Streaming giant Spotify announced plans to axe 6% of its global workforce. According to a note from the company’s CEO and Co-founder, Daniel Ek, Spotify’s current growth trajectory was unsustainable in the long run. Also in January, the New York-headquartered International Business Machines Corp. (IBM) said it would lay off 3,900 employees, 1.5% of its global workforce of 260,000.

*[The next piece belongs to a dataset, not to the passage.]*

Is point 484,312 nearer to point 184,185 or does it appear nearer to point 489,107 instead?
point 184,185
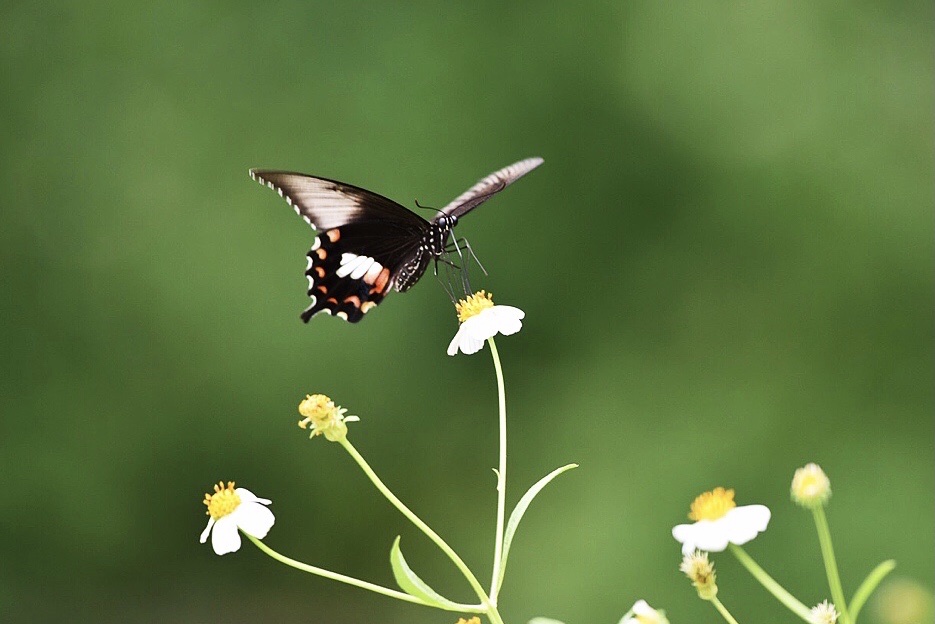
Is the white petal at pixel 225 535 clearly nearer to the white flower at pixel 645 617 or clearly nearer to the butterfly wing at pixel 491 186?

On the last of January, PayPal joined the league of companies participating in the layoff spree after Dan Schulman, the president, and CEO of the payments giant, announced that the company has decided to cut down its global workforce by approximately 2,000 full-time employees. The cut represents about 7% of its workforce, as a 2021 Statista report puts PayPal’s total employees at about 30,000.

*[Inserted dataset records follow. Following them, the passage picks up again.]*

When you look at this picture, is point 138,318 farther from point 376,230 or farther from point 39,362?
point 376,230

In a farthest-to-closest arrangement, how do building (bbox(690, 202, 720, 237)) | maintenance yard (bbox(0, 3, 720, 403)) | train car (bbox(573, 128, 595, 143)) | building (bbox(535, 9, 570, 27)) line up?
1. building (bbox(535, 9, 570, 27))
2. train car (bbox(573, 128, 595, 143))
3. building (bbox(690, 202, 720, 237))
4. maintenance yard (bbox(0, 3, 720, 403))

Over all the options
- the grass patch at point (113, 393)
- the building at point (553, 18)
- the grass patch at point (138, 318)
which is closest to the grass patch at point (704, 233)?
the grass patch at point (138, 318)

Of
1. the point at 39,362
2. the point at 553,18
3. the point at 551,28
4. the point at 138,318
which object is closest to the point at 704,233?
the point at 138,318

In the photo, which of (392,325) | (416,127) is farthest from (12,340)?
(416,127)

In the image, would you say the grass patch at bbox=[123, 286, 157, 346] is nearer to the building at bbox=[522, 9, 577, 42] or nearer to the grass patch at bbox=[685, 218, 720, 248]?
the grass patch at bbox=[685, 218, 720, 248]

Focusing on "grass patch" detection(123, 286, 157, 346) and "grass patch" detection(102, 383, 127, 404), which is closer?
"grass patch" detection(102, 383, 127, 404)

Earlier this month, Financial Times reported that Meta is preparing a fresh round of job cuts, expected to occur in March, though the number of affected remains unknown. The company recently gave poor performance reviews to thousands of employees, raising fresh fears about the layoff. Last November, Meta laid off 11,000 employees, about 13% of its global workforce.
Read also: Layoffs continue as PayPal cuts 2000 employees.
Copycat behaviour plays a part in layoff trend
The string of layoffs shaking up the global tech industry is largely attributed to uncertain economic conditions. Analysts have also said that the job cuts are a form of belt-tightening for companies that hired aggressively in the wake of the pandemic.
“Over the past two years, we’ve seen periods of dramatic growth. To match and fuel that growth, we hired for a different economic reality than the one we face today,” Alphabet and Google CEO Sundar Pichai said in an email to employees.


But Jeffrey Pfeffer, a Stanford Graduate School of Business professor, argued that workforce reductions are tied to “copycat behavior” among tech companies.
“The tech industry layoffs are basically an instance of social contagion, in which companies imitate what others are doing. If you look for reasons for why companies do layoffs, the reason is that everybody else is doing it. Layoffs are the result of imitative behavior and are not particularly evidence-based,” he said in an interview.
Layoffs are contagious across industries, and within industries, Pfeffer said. “The logic driving this, which doesn’t sound like very sensible logic because it’s not, is people say, ‘Everybody else is doing it, why aren’t we?'”
Read also: We curated a list of the 5 biggest tech casualties of 2022. Here is why they flopped.
Tech layoff trend may not be as bad as it seems
While tech layoffs are worrisome, experts say Big Tech accounts for a relatively small share of the entire tech workforce because small and mid-size companies make up the bulk of the industry. Jennifer Lee, a senior economist at BMO Capital Markets, told Bloomberg that the tech layoffs are not a “bellwether of the entire labor market”.
The tech unemployment rate is falling despite the current acceleration in job cuts at high-profile companies.
According to CompTIA’s analysis, the tech unemployment rate fell to 1.5% from 1.8% in December, indicating that many laid-off workers were re-hired and absorbed into the labour market.
“Despite the unusual backward revision by the BLS and the routine fluctuations in monthly labor market data, much of the big picture tech employment picture remains the same,” said Tim Herbert, chief research officer of CompTIA. “Undoubtedly some companies over-hired and are now scaling back. The low tech unemployment rate and steady hiring activity by employers confirms the long-term demand for tech talent across many sectors of the economy.”
Similarly, the report states that there has been an increase in job postings for tech roles since the start of the year. Among industries, the highest volumes of job postings for tech positions were reported in the professional, scientific and technical services (40,712), finance and insurance (30,576) and manufacturing (24,269) sectors.